In three minutes, her father would check to see if she would be joining them. She thought back to the years that she’d spent rounding up her siblings before church, making sure they’d chosen clean shirts, brushed their hair and teeth. After her mother’s death, Hope grounded herself in these chores, knowing that it was her calling to help her family. Then Harrison left on his mission, and she’d started feeling pressure from her father and the church to get married. It was time, they said, for her to have her own family. That’s what a twenty-one-year-old should be thinking about. The boys in the family piled on the pressure, Hyrum going on his own mission, both boys marrying, having children. Every time she went to church, she had to face the barrage of questions about her plans again.
She began to avoid church by visiting her mother’s grave, at first just sitting there silently. Eventually, she’d begun talking to other frequent, mostly elderly visitors and discovered in listening to them how difficult it was for many to do errands. It seemed only natural to offer her help, and over the years, she had begun doing a load of laundry here, a trip to the grocery there, anything to avoid the ticking clock the church continued to wave in her face. These all provided a reasonable excuse for missing church, which her father would accept with his typical grimace.

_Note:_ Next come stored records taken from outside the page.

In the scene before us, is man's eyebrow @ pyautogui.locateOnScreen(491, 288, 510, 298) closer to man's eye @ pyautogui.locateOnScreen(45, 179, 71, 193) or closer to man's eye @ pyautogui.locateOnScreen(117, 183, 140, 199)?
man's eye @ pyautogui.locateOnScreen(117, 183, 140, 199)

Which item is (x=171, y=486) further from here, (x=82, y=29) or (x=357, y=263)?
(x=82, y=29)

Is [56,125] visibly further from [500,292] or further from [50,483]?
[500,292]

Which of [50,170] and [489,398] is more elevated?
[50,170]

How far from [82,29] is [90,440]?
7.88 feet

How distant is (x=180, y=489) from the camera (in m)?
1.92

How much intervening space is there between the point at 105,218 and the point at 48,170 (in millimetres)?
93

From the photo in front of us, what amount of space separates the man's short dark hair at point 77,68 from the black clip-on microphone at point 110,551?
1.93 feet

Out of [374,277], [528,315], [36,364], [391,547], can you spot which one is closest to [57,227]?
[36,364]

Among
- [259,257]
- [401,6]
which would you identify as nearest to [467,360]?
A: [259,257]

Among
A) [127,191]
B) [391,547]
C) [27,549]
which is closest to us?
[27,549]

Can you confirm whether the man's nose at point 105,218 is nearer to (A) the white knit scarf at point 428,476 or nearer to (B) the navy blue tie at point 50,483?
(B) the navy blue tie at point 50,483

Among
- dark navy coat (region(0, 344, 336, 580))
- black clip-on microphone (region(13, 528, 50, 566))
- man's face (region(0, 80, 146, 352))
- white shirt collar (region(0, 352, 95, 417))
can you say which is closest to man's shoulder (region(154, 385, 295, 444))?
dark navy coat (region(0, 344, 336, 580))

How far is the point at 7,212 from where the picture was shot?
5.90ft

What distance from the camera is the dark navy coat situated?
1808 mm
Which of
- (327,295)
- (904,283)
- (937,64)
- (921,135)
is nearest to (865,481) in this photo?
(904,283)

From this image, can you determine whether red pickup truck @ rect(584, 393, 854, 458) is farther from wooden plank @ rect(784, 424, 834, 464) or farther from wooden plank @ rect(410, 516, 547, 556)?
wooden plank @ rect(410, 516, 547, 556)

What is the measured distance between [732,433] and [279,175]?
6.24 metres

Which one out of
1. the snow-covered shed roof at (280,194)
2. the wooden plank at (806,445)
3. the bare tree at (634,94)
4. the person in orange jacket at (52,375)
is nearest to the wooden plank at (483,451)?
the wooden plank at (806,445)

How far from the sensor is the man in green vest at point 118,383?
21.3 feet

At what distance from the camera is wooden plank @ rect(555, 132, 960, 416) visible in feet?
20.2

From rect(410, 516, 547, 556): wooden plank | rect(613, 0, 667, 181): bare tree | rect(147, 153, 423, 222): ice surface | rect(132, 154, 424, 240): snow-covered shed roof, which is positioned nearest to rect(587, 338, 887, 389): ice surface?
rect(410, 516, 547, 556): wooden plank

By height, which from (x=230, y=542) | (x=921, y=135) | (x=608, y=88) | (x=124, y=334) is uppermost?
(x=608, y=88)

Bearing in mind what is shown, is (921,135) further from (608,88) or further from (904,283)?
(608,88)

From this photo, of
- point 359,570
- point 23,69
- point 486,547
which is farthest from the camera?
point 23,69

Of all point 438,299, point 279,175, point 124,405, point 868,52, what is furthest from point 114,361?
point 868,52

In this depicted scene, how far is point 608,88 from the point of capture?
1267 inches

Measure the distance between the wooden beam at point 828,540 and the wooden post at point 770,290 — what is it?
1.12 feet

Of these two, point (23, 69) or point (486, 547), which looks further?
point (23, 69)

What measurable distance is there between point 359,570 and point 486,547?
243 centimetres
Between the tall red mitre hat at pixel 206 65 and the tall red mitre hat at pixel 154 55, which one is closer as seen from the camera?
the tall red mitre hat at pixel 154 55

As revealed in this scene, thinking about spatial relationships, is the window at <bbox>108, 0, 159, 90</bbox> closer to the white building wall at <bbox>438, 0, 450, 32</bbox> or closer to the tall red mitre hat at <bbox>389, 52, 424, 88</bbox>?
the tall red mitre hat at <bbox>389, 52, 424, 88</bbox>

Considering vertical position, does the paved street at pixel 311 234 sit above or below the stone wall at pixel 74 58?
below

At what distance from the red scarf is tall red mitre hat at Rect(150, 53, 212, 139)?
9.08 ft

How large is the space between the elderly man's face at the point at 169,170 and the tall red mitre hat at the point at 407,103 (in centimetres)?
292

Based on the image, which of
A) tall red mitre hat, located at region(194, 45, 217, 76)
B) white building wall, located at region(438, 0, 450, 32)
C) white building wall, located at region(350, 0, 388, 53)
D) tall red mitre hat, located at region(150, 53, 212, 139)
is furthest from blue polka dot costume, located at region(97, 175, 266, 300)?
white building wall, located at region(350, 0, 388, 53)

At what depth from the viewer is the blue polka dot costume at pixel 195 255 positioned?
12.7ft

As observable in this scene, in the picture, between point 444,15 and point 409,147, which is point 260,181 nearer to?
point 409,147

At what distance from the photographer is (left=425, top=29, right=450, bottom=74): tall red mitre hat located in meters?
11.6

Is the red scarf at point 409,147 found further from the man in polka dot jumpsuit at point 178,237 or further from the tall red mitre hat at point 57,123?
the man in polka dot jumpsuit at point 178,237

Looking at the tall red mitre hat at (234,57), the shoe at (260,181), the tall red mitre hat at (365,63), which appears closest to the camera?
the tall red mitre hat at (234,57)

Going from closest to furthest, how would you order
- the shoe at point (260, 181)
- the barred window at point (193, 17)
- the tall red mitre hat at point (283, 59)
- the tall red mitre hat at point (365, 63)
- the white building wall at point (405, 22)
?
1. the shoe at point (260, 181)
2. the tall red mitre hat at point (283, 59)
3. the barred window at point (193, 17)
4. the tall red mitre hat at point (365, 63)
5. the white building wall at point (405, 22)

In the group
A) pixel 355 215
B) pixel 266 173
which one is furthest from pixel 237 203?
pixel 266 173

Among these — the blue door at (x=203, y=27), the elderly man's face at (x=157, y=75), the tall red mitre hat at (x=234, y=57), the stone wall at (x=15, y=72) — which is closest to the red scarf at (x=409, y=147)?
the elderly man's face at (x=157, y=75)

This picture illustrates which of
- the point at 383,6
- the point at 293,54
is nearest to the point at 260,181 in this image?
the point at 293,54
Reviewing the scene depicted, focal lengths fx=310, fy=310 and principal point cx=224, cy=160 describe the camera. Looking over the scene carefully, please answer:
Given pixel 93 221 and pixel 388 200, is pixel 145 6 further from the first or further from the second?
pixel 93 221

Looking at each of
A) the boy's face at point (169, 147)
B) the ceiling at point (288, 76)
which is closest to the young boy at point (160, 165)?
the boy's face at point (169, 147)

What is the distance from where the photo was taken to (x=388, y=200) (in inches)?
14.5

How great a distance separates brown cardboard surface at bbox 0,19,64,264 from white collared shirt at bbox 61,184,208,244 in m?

How many places would she run into the newcomer today, she asked herself. Would it be the supermarket? The laundromat? The drugstore? She buried her
face in her hands, forced to consider that something, someone, maybe God, had decided she had run from her faith long enough. Sure, Quincy was a small town, but she didn’t seem to see anyone with the frequency she saw the professor.
Her father’s light footsteps stopped at her door. “Will you join us today?” he asked, his hushed voice matched his slight frame.
She met his eyes and smiled. “Yes, I think I will.”
He masked his surprise by cleaning his spotless glasses with one of the cloth handkerchiefs he always carried. “Your sister and I are ready.”
Halley’s eyes found her often, but Hope said nothing in the backseat, preparing herself for church after months of avoidance. She dreaded the grannies and the aunties who would quiz her. Had she been attending a different ward? Met someone? Oh, how they wanted to have her matched, settled and procreating. She searched for a way into the chapel of the Big Meadow Ward without shaking the missionaries’ hands. She knew for sure that she had become a project, that they would be itching to pounce on her and sweep her back into the folds of the church. Would she talk to them? The new bishop?
She was grateful when Halley’s arm slipped through hers, expertly navigating her past the landmines she’d been picturing. She made easy small talk, always so good at pleasantries that only seemed to come to Hope when she was not at church. “You’ll be fine,” Halley whispered.
In the chapel or in my life, Hope wanted to ask. Wasn’t this why she had decided to go to church today? To find some solace or sense of direction? She managed the requisite handshakes and chitchat as people settled around them. The former bishop, Isaiah Moore, squeezed her shoulder and nodded his approval of her position between her father and sister as he continued down the row in front of them. The current bishop was new since she’d last attended. She knew him, of course, as a member of the church but looked at him differently since he had taken his new role, wondering if she could talk to him about her struggle. There was no way in hell she would have approached Bishop Moore with her questions.